Der Würfel geht also bis zu 12 Augen. Wahrscheinlich sind diese Würfel neuern Ursprungs. (Geschrieben zu Schwerin im April 1862.)

Genau dieselben Würfel aus Serpentin sind oft auch im Nassauischen gefunden und wiederholt beschrieben, auch abgebildet; vgl. Inscriptiones ducatus Nassoviensis latinae, 1855, und Annalen des Nassauischen Geschichtsvereins, 1850, S. 565 und 566. Diese Würfel sollen hier in "römischen Ruinen" gefunden sein. Im Museum zu Wiesbaden werden dergleichen von "unbekanntem Fundorte" und aus einem "tumulus bei Mainz" aufbewahrt. Im Nassauischen hat man sie daher lange für römisch gehalten. Sie haben aber ein ganz neues Ansehen und die Buchstaben sind sicher nicht römisch, namentlich A und Z nicht. Die Buchstaben T A haben die Formen des 13. oder 14. Jahrhunderts, namentlich das A , dessen mittlerer Querbalken nach unten hin zugespitzt ist. Ich halte dies aber für Nachahmung älterer Schrift. Die Würfel werden ganz jungen Ursprunges sein, da sie alle wie neu erscheinen. Zu dem angeführten Bande der Nassauischen Annalen in der Stadtbibliothek zu Homburg v. d. H. sind dieselben Würfel, "gefunden im Burggarten "des Mylius", welche "nicht römisch, sondern Producte neuerer "Zeit sind", handschriftlich abgebildet und die Buchstaben nach der "Conjectur des Herrn C. Bernbeck zu Gießen" in den "Periodischen Blättern", 1855, S. 230, folgendermaßen gedeutet:

N G  =  Nimm Ganz
N H  =  Nimm Halb
N D  =  Nimm Drittel
L S  =  Laß Sitzen
S Z  =  Setze Zu
T A  =  Todt Alles

Wenn diese Bedeutung der Buchstaben vielleicht auch nicht ganz zutreffend ist, so mag sie doch annähernd richtig sein. (Geschrieben zu Homburg v. d. H. im Mai 1869.)

### Gestellte Aufgabe 1
Zeige aus der folgenden Liste jede Zeile, in der die Zeichenfolge "viewpoint" vorkommt.

### Liste zur Aufgabe
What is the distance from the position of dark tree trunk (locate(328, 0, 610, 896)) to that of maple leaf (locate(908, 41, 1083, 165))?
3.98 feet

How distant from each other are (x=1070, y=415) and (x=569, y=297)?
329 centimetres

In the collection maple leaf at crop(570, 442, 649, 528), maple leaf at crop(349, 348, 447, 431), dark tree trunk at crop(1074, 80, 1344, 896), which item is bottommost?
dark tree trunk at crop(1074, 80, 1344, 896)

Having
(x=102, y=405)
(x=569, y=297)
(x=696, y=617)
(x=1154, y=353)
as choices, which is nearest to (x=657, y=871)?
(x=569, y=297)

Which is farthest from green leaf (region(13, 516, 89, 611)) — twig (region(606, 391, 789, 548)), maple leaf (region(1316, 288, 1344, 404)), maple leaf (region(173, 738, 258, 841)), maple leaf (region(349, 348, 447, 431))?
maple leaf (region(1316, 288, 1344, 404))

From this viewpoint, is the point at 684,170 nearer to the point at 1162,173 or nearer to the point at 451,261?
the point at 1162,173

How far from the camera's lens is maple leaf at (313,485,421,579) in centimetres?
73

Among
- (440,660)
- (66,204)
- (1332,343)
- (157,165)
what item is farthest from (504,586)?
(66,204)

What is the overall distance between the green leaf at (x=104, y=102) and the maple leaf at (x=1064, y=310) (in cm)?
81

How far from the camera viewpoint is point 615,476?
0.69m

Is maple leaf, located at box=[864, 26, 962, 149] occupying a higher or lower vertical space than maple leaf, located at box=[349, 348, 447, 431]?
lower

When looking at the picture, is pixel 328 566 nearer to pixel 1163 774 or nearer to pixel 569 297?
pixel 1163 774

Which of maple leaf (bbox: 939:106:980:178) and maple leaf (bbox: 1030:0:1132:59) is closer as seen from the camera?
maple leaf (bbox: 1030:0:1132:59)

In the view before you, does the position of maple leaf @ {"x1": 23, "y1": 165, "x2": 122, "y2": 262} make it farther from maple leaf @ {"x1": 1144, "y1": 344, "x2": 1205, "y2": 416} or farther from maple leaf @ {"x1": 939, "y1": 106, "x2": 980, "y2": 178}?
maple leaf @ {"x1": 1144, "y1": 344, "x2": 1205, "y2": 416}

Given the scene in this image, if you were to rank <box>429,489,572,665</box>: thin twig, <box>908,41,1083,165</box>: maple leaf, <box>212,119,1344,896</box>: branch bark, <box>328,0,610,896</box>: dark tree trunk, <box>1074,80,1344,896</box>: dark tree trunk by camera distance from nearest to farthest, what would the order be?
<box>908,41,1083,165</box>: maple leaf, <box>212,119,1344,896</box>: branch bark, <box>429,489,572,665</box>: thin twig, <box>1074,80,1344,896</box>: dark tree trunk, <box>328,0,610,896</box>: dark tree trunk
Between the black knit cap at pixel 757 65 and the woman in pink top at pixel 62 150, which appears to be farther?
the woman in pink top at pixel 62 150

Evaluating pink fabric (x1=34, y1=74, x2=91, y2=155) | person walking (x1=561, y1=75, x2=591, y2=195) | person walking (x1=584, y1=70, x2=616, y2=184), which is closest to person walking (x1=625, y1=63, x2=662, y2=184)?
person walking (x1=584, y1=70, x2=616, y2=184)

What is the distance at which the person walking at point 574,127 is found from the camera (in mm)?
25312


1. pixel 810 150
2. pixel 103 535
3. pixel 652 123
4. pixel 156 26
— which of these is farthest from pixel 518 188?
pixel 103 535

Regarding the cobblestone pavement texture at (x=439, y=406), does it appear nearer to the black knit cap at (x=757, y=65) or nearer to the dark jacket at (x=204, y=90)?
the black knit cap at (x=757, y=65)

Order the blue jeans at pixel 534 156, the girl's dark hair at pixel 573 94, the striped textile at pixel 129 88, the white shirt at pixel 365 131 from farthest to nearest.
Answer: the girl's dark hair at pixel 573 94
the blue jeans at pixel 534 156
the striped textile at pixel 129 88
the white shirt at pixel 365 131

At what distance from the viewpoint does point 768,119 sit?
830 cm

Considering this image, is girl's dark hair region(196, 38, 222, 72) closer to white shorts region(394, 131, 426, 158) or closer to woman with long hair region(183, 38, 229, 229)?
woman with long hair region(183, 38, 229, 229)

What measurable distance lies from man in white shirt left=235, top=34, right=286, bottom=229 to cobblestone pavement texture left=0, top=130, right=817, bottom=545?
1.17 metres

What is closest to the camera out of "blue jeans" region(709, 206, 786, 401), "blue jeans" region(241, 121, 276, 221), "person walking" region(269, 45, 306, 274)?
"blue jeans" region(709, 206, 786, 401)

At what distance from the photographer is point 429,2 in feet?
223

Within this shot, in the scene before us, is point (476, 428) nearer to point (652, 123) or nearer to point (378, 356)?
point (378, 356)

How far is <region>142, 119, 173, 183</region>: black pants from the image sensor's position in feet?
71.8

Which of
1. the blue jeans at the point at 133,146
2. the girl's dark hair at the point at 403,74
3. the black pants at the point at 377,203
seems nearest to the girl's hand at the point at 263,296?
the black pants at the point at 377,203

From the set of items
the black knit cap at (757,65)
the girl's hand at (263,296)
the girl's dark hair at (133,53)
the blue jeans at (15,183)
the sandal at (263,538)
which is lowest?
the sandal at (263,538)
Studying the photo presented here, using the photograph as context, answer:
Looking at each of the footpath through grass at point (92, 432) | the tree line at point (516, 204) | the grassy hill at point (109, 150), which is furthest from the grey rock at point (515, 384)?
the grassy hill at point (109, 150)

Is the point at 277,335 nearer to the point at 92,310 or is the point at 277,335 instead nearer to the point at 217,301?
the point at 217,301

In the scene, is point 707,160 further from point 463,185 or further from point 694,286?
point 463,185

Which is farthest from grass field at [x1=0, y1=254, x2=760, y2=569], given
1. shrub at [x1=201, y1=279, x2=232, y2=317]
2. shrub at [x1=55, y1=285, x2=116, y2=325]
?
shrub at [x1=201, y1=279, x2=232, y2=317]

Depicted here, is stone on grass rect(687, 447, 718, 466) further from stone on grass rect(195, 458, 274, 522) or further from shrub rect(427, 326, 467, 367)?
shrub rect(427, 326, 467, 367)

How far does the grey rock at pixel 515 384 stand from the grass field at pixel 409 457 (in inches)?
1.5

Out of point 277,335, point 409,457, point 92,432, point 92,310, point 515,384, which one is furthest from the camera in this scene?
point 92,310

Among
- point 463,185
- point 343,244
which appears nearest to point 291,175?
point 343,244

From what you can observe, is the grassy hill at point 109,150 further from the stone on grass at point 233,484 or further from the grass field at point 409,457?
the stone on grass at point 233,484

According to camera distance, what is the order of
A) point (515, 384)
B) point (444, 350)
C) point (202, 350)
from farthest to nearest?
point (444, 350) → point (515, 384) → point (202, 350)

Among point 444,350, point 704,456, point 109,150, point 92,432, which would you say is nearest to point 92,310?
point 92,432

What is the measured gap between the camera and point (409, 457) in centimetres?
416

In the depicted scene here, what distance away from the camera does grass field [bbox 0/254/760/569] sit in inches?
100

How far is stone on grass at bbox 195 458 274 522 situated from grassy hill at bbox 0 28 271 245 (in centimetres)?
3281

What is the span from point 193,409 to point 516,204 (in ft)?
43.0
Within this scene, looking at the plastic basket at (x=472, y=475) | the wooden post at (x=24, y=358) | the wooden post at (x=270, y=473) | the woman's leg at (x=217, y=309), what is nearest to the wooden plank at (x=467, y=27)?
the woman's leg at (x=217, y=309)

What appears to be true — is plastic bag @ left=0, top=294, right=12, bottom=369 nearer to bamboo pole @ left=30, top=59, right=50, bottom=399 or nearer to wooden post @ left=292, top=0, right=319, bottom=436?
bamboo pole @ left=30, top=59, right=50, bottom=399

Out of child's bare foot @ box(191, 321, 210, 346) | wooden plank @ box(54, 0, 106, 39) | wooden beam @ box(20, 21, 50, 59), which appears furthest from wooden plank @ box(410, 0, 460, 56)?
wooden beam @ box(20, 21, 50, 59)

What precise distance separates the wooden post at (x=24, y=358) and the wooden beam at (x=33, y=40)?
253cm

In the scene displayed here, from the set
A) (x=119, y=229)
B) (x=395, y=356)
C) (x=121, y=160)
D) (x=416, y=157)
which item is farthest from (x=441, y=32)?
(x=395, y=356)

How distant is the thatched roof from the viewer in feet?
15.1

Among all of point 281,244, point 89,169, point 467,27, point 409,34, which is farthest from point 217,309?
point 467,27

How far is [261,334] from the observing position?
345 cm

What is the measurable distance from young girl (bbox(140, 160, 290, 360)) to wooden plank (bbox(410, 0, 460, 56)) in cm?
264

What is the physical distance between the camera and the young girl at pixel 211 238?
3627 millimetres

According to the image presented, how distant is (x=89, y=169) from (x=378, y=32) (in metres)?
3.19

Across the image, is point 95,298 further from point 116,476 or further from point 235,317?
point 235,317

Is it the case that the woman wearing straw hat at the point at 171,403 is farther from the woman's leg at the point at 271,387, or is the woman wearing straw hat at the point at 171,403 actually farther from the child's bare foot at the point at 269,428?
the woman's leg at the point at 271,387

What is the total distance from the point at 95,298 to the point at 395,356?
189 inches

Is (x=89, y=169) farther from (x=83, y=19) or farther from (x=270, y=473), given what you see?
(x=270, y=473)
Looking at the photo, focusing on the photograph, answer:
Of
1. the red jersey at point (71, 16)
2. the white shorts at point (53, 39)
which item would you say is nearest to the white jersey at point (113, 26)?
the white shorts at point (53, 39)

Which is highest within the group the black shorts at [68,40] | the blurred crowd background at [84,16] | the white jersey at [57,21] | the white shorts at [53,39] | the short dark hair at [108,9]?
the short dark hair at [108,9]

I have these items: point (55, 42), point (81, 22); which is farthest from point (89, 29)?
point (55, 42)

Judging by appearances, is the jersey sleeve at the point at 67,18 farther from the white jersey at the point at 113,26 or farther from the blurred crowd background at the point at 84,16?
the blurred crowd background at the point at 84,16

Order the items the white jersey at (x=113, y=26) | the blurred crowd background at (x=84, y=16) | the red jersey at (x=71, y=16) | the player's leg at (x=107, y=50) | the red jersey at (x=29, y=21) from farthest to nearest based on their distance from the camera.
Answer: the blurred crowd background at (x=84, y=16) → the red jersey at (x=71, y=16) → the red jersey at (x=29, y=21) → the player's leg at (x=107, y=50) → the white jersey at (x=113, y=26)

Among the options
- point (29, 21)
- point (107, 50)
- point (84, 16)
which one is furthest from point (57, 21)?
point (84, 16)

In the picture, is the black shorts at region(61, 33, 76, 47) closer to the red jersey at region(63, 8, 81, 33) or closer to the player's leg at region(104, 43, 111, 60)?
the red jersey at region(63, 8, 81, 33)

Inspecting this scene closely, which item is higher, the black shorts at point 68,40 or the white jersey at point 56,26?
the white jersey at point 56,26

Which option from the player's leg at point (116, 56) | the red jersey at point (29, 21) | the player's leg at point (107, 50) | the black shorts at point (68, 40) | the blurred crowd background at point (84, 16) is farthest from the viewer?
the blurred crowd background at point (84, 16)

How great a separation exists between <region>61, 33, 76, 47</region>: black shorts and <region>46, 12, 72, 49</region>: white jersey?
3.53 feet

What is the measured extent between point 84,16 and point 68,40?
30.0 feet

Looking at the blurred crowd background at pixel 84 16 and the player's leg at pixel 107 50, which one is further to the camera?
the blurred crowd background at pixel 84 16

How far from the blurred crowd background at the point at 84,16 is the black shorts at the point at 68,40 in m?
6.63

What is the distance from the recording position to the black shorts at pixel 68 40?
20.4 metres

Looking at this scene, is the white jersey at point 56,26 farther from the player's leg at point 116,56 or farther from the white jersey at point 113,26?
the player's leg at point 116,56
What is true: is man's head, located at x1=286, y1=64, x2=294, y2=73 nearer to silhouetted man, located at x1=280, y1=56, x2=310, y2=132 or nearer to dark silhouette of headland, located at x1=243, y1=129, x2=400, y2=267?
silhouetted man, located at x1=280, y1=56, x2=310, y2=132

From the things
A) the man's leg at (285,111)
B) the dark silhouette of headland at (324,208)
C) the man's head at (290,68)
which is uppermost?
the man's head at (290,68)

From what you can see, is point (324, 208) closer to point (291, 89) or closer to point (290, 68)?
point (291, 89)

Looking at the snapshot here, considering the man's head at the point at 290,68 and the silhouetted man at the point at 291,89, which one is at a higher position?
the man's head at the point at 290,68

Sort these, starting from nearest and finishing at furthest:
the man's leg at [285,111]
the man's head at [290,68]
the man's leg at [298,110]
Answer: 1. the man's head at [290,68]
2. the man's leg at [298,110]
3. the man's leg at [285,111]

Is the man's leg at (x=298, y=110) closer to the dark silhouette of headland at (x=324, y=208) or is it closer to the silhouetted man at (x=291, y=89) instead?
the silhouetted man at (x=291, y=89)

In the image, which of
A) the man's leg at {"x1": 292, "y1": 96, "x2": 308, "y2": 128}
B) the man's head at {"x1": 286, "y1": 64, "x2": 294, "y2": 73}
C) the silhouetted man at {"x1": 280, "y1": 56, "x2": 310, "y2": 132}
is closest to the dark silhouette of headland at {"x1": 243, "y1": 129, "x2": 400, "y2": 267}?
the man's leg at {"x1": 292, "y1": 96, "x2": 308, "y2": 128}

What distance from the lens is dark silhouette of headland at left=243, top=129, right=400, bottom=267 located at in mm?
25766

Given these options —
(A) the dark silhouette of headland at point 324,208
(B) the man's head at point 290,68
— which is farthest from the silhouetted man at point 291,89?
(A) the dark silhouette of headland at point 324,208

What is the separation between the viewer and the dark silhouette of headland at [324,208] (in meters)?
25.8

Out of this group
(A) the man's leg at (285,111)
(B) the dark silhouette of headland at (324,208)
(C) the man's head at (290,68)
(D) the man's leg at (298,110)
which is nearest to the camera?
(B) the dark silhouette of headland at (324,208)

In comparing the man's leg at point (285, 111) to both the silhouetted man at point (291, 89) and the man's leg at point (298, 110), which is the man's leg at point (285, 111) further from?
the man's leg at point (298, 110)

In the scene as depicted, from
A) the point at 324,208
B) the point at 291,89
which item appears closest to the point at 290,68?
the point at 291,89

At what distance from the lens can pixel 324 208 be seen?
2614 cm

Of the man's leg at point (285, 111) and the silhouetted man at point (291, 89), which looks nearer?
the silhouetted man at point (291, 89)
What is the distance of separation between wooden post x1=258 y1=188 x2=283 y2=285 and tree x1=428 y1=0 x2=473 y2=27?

### Gestellte Aufgabe 2
Schreibe den Abschnitt des obigen Textes über die Serpentinwürfel von "Wenn diese Bedeutung" bis "im Mai 1869.)" neu und setze dabei "weitgehend" anstelle von "annähernd" ein.

### Korrekte Antwort 1
From this viewpoint, is the point at 684,170 nearer to the point at 1162,173 or nearer to the point at 451,261?
How far from the camera viewpoint is point 615,476?
At what distance from the viewpoint does point 768,119 sit?

### Korrekte Antwort 2
Wenn diese Bedeutung der Buchstaben vielleicht auch nicht ganz zutreffend ist, so mag sie doch weitgehend richtig sein. (Geschrieben zu Homburg v. d. H. im Mai 1869.)